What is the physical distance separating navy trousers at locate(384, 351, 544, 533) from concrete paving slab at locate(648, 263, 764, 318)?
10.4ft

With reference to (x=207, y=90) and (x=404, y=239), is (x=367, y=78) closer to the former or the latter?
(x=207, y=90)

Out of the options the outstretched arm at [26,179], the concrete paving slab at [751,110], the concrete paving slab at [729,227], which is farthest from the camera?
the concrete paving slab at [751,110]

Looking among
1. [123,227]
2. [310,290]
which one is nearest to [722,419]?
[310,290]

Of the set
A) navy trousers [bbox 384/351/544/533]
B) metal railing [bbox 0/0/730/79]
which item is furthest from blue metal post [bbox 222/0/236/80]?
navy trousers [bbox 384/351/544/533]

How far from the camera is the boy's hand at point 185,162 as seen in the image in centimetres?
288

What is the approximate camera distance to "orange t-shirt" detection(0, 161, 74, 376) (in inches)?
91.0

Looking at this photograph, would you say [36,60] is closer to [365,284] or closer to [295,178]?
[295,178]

**TASK DESCRIPTION:**
Put every line of the listing above into a numbered list, leaving out the blank lines.

**WORKED SOLUTION:**
1. What is the physical distance separating navy trousers at locate(384, 351, 544, 533) from concrete paving slab at locate(648, 263, 764, 318)?
2. 10.4ft
3. With reference to (x=207, y=90) and (x=404, y=239), is (x=367, y=78) closer to the former or the latter?
4. (x=207, y=90)
5. Out of the options the outstretched arm at [26,179], the concrete paving slab at [751,110], the concrete paving slab at [729,227], which is farthest from the camera?
6. the concrete paving slab at [751,110]
7. Looking among
8. 1. [123,227]
9. 2. [310,290]
10. which one is nearest to [722,419]?
11. [310,290]
12. Of the set
13. A) navy trousers [bbox 384/351/544/533]
14. B) metal railing [bbox 0/0/730/79]
15. which item is furthest from blue metal post [bbox 222/0/236/80]?
16. navy trousers [bbox 384/351/544/533]
17. How far from the camera is the boy's hand at point 185,162 as seen in the image in centimetres?
18. 288
19. What is the approximate camera distance to "orange t-shirt" detection(0, 161, 74, 376) (in inches)?
20. 91.0
21. Looking at this photograph, would you say [36,60] is closer to [365,284] or closer to [295,178]?
22. [295,178]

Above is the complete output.